Each line in the records below, from the one that contains "Katie added a photo of their purchase" to the one that contains "2-Zimmer-Wohnung mieten in", should be reproduced exactly, the first and last included.

-- Given data --
——————
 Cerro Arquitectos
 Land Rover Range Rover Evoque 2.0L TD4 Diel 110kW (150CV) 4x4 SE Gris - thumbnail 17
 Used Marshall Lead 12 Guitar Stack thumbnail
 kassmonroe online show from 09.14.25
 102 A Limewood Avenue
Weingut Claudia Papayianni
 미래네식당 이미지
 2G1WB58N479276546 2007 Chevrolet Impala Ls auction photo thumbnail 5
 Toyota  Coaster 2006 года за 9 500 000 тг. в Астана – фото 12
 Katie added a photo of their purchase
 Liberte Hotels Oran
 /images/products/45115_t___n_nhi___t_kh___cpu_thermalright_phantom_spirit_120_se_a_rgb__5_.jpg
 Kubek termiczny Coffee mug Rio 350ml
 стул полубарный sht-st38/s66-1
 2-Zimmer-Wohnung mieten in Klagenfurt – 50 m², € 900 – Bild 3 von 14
——————
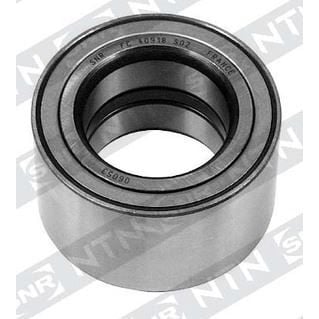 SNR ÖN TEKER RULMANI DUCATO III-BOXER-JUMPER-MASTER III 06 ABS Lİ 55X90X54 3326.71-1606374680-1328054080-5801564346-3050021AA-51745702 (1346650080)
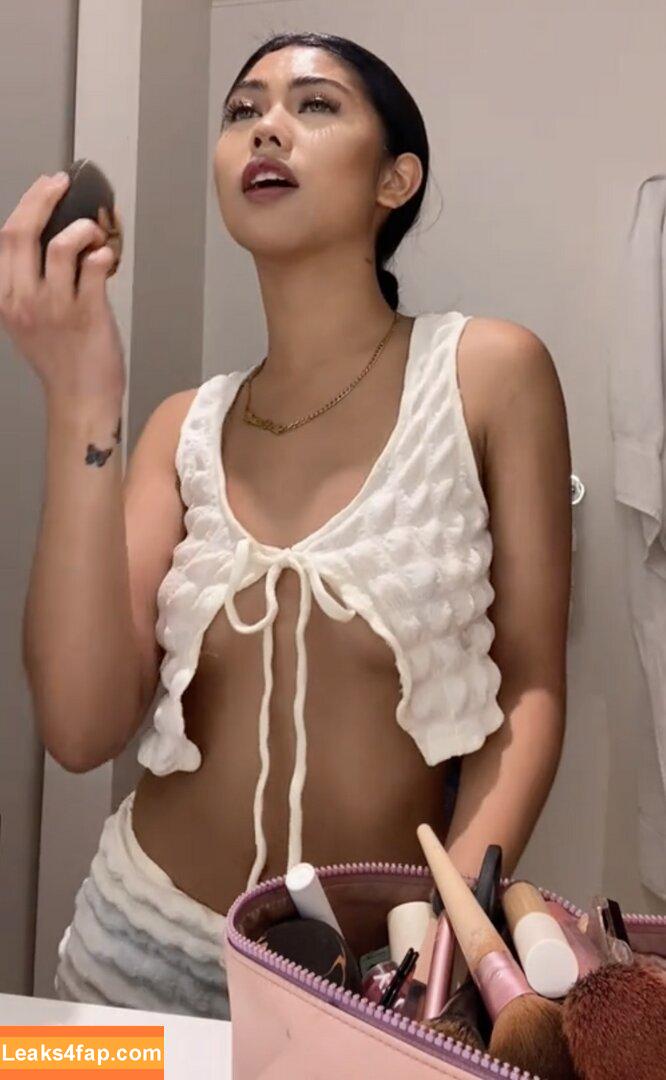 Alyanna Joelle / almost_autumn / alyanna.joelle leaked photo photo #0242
——————
-- Task response --
 Katie added a photo of their purchase
 Liberte Hotels Oran
 /images/products/45115_t___n_nhi___t_kh___cpu_thermalright_phantom_spirit_120_se_a_rgb__5_.jpg
 Kubek termiczny Coffee mug Rio 350ml
 стул полубарный sht-st38/s66-1
 2-Zimmer-Wohnung mieten in Klagenfurt – 50 m², € 900 – Bild 3 von 14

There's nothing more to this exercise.